Walzer-Charme und Csárdás-Temperament - wenn der Musizierkreis Neustadt zum Neujahrskonzert bittet, ist ein ebenso abwechslungsreiches wie kurzweiliges Programm garantiert. Carl Michael Ziehrers "Faschingskinder" haben darin ebenso ihren Platz wie ein arabisch angehauchtes Marsch-Intermezzo mit dem Titel "Salem Aleikum".

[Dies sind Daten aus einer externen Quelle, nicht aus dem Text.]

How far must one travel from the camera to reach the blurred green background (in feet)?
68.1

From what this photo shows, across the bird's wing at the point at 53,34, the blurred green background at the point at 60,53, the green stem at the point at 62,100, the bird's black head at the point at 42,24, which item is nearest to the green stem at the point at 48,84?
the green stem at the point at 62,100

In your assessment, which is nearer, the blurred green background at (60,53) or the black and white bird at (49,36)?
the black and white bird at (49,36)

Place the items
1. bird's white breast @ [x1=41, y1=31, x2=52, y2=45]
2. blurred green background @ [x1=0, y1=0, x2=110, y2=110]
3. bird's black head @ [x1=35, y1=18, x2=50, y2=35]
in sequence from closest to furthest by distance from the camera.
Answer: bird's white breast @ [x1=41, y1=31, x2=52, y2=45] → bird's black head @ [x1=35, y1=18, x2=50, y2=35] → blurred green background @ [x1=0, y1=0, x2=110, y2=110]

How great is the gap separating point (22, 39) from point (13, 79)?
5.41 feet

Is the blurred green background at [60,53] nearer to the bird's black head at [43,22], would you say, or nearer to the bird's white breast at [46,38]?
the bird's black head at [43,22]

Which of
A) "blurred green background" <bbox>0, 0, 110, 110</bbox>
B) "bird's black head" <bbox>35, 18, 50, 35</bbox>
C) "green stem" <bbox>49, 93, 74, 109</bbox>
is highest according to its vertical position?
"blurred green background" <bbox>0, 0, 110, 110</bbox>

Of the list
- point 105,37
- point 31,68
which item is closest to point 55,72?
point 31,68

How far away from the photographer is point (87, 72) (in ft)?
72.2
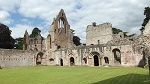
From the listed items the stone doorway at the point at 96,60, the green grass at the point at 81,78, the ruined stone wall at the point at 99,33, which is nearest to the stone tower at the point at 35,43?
the ruined stone wall at the point at 99,33

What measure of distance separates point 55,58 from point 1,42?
21.7 metres

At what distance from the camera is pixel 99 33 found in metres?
57.2

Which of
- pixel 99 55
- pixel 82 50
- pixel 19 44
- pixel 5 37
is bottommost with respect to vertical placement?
pixel 99 55

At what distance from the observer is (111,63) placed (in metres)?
40.7

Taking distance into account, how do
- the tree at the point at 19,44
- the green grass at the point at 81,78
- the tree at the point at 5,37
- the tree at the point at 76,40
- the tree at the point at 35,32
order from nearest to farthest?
the green grass at the point at 81,78, the tree at the point at 5,37, the tree at the point at 76,40, the tree at the point at 19,44, the tree at the point at 35,32

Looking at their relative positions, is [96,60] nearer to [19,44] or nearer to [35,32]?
[19,44]

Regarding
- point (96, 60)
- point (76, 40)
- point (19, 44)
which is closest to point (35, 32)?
point (19, 44)

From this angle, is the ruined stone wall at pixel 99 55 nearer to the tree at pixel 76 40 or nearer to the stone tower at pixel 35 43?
the stone tower at pixel 35 43

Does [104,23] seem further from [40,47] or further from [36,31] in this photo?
[36,31]

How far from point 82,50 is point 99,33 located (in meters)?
13.6

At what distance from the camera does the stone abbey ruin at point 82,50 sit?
37781 millimetres

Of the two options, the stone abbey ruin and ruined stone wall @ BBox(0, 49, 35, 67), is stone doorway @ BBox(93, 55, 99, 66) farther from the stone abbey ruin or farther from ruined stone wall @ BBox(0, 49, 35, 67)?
ruined stone wall @ BBox(0, 49, 35, 67)

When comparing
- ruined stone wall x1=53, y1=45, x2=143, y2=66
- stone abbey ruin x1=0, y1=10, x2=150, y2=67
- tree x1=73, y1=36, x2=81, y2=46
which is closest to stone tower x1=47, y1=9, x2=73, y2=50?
stone abbey ruin x1=0, y1=10, x2=150, y2=67

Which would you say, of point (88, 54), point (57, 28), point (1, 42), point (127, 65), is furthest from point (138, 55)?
point (1, 42)
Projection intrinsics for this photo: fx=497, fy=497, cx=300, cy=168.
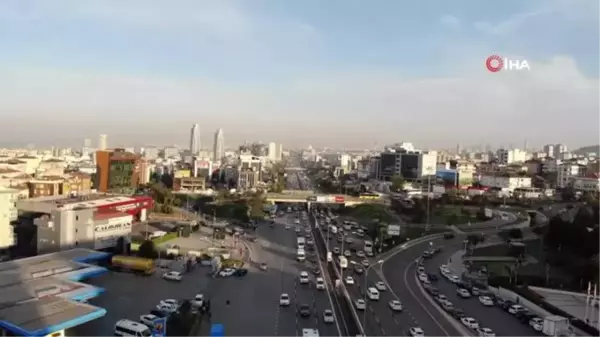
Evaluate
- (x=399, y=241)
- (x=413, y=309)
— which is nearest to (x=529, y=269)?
(x=399, y=241)

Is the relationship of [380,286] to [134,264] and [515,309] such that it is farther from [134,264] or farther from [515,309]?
[134,264]

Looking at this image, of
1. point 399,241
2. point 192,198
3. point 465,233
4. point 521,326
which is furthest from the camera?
point 192,198

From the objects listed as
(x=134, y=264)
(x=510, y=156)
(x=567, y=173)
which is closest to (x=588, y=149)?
(x=510, y=156)

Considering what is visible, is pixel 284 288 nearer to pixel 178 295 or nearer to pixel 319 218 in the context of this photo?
pixel 178 295

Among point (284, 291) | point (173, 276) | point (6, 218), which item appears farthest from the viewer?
point (6, 218)

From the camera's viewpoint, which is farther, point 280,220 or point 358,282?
point 280,220

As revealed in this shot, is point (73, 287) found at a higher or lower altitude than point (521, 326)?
higher
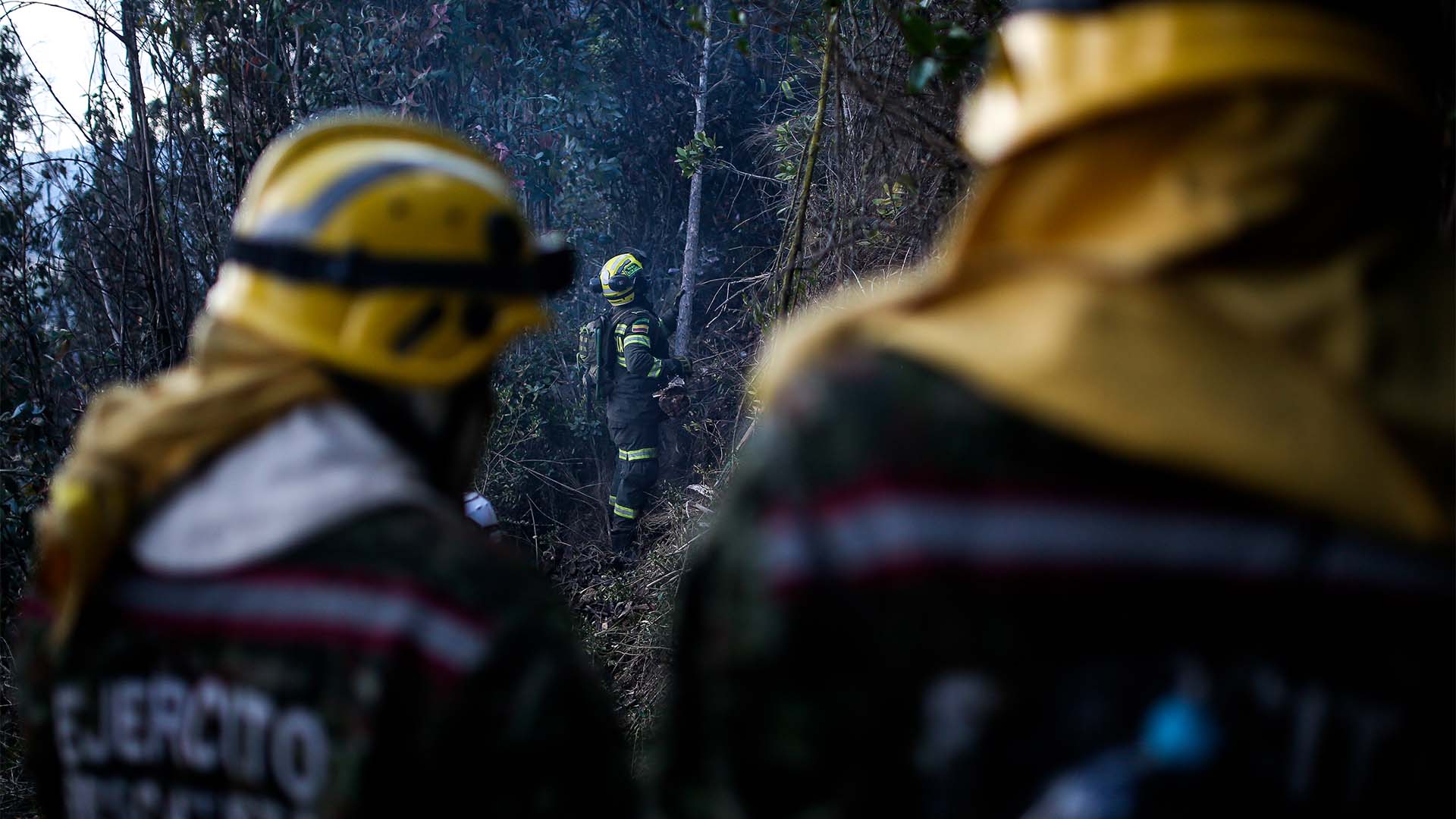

Reizvolle Wiederentdeckungen

Die Konzert-Programme versprechen dem treuen Publikum des Musizierkreises Jahr für Jahr eine Fülle schwelgerischer bis nostalgischer Melodien. Immer wieder gelingt es Dirigent Norbert Luche, eine Mischung aus bekannten und in Vergessenheit geratenen Werken zusammen zu stellen, die ganz bewusst auch Platz bietet für reizvolle Wiederentdeckungen. Dass sich dieses Konzept noch längst nicht abgenutzt hat, beweist die rege Nachfrage des Publikums. Trotz der unsicheren Witterungsverhältnisse ist die Mehrzweckhalle in der Heubischer Straße sehr gut gefüllt.


Schwungvoll musiziert

Schon mit dem ersten Stück sichert sich der Musizierkreis verdienten Applaus: August Conradis Ouvertüre "Berlin, wie es weint und lacht" gelingt geschmeidig und schwungvoll. Aufmerksam folgt der Musizierkreis den klaren gestalterischen Impulsen seines Dirigenten Norbert Luche, der seit mehr als drei Jahrzehnten an der Spitze dieses ungewöhnlichen Klangkörpers steht.


"Einzug der Gladiatoren"

Unter seiner Leitung beweist der Musizierkreis feines Gespür für den nostalgischen Charme, den Will Meisels Walzer mit dem programmatischen Titel "Schöne Stunden" ebenso verströmt wie Julius Fuciks unverwüstlich populärer Marsch "Einzug der Gladiatoren".


Solistische Akzente

Nachdem in den Jahren zuvor Gesangsstimmen die solistischen Akzente setzten, stehen an diesem Abend Instrumentalsolisten aus den eigenen Reihen im Rampenlicht - darunter auch einige Profis, die in der Region bestens bekannt sind.


Begeisterter Beifall

Dietmar Engels, Solo-Kontrabassist des Philharmonischen Orchesters Landestheater Coburg, brilliert in einer Fantasie über ein Tiroler Lied, Danielle Maheux bringt die Erkennungsmelodie aus Ennio Morricones Filmmusik zu "Mission" eindringlich zum Klingen ("Gabriels Oboe"). Dazu überzeugt Daniel Härich mit einem Posaunenländler, Musizierkreis-Konzertmeisterin Beatrix Seidlitz demonstriert funkelnde Virtuosität mit einer Mazurka von Henri Wieniawski und Ulrike Gossel singt auf dem Cello die Romanze G-Dur von Walzerkönig Johann Strauß.


Damit freilich nicht genug. Mit zwei Stücken begeistert zudem das Percussions-Ensemble der Kronacher Berufsfachschule für Musik - bestens einstudiert von Günther Peppel.


Zum Erfolgsgeheimnis der Neujahrskonzerte mit dem Musizierkreis Neustadt gehört auch die Moderation Christine Luches, die Informationen und Anekdoten unterhaltsam mischt.


Zwei Zugaben zum endgültigen Ausklang

Am Ende des reichhaltigen Programms gibt es verdientermaßen ausdauernden Beifall für alle Mitwirkenden - und zum Dank für das Publikum noch zwei Zugaben.